### Excerpts of spatial question data
++++++++++

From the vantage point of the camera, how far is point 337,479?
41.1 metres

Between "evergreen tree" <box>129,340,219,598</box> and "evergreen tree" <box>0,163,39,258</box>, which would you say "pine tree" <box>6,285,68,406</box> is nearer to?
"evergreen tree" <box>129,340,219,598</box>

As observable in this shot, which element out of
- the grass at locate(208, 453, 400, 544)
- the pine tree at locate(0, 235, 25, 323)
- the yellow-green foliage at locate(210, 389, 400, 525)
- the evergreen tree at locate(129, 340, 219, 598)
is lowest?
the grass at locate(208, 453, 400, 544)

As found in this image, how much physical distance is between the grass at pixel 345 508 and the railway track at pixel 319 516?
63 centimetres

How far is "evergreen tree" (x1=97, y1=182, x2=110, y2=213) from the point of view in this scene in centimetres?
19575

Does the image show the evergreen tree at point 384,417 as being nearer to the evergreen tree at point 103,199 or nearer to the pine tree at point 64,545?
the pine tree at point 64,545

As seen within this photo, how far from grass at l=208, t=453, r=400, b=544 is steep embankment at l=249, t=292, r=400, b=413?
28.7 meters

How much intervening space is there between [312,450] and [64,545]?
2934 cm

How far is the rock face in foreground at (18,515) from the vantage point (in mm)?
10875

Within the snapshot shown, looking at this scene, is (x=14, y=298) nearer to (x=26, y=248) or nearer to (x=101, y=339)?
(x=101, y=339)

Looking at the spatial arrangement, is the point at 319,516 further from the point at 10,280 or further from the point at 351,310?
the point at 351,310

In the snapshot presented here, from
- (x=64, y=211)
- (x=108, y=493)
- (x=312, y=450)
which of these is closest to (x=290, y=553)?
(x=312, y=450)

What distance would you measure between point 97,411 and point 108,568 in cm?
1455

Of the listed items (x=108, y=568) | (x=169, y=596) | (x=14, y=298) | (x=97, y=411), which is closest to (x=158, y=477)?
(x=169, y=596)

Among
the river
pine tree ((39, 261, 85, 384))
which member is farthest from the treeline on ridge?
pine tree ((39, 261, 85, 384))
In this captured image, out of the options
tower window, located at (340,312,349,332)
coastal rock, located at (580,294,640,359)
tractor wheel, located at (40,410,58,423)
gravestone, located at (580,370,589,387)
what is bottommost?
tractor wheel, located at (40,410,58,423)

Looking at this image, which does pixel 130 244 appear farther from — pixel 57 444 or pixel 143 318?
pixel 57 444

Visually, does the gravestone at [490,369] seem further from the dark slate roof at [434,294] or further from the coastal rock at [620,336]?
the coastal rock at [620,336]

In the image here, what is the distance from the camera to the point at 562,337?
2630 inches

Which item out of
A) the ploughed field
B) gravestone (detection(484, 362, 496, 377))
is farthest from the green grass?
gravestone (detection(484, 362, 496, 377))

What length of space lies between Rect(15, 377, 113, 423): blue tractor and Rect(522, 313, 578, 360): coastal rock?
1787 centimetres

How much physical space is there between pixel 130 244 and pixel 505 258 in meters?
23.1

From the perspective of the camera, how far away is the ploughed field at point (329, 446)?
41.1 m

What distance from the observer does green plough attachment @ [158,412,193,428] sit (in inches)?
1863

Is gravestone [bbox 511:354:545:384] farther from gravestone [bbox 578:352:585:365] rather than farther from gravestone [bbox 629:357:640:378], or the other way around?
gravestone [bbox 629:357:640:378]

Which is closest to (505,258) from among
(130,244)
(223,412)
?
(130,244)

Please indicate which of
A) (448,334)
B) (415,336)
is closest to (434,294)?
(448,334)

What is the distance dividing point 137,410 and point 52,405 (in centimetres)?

++++++++++

Print all of the entries above again, word for word, with nothing changed.

### THE OUTPUT
From the vantage point of the camera, how far is point 337,479?
41.1 metres

Between "evergreen tree" <box>129,340,219,598</box> and "evergreen tree" <box>0,163,39,258</box>, which would you say "pine tree" <box>6,285,68,406</box> is nearer to?
"evergreen tree" <box>129,340,219,598</box>

As observable in this shot, which element out of
- the grass at locate(208, 453, 400, 544)
- the pine tree at locate(0, 235, 25, 323)
- the yellow-green foliage at locate(210, 389, 400, 525)
- the evergreen tree at locate(129, 340, 219, 598)
is lowest?
the grass at locate(208, 453, 400, 544)

As found in this image, how much physical distance is between the grass at pixel 345 508 and the railway track at pixel 319 516?
63 centimetres

How far is "evergreen tree" (x1=97, y1=182, x2=110, y2=213) from the point of view in this scene in centimetres?
19575

Does the image show the evergreen tree at point 384,417 as being nearer to the evergreen tree at point 103,199 or nearer to the pine tree at point 64,545?
the pine tree at point 64,545

As seen within this photo, how far from grass at l=208, t=453, r=400, b=544 is steep embankment at l=249, t=292, r=400, b=413?
28.7 meters

How much intervening space is there between [312,450] and [64,545]?
2934 cm

How far is the rock face in foreground at (18,515) from the vantage point (in mm)?
10875

Within the snapshot shown, looking at this scene, is (x=14, y=298) nearer to (x=26, y=248) or nearer to (x=101, y=339)?
(x=101, y=339)

Looking at the spatial arrangement, is the point at 319,516 further from the point at 10,280 or further from the point at 351,310?
the point at 351,310

In the snapshot presented here, from
- (x=64, y=211)
- (x=108, y=493)
- (x=312, y=450)
which of these is closest to (x=290, y=553)?
(x=312, y=450)

What distance would you measure between point 97,411 and point 108,568 in cm?
1455

Of the listed items (x=108, y=568) | (x=169, y=596) | (x=14, y=298) | (x=97, y=411), which is closest to (x=158, y=477)?
(x=169, y=596)

Among
the river
pine tree ((39, 261, 85, 384))
which member is farthest from the treeline on ridge?
pine tree ((39, 261, 85, 384))
In this captured image, out of the options
tower window, located at (340,312,349,332)
coastal rock, located at (580,294,640,359)
tractor wheel, located at (40,410,58,423)
gravestone, located at (580,370,589,387)
what is bottommost?
tractor wheel, located at (40,410,58,423)

Looking at this image, which does pixel 130 244 appear farther from — pixel 57 444 or pixel 143 318?
pixel 57 444

Visually, does the gravestone at [490,369] seem further from the dark slate roof at [434,294] or further from the coastal rock at [620,336]?
the coastal rock at [620,336]

In the image here, what is the distance from the camera to the point at 562,337?
2630 inches

Which item out of
A) the ploughed field
B) gravestone (detection(484, 362, 496, 377))
is farthest from the green grass?
gravestone (detection(484, 362, 496, 377))

What length of space lies between Rect(15, 377, 113, 423): blue tractor and Rect(522, 313, 578, 360): coastal rock?
1787 centimetres

How much physical space is there between pixel 130 244 and pixel 505 258 in meters?
23.1

From the perspective of the camera, how far away is the ploughed field at point (329, 446)?
41.1 m

What distance from the observer does green plough attachment @ [158,412,193,428] sit (in inches)?
1863

Is gravestone [bbox 511:354:545:384] farther from gravestone [bbox 578:352:585:365] rather than farther from gravestone [bbox 629:357:640:378], or the other way around?
gravestone [bbox 629:357:640:378]

Which is closest to (505,258) from among
(130,244)
(223,412)
?
(130,244)

Please indicate which of
A) (448,334)
B) (415,336)
is closest to (434,294)?
(448,334)

What is the distance dividing point 137,410 and point 52,405 (in centimetres)?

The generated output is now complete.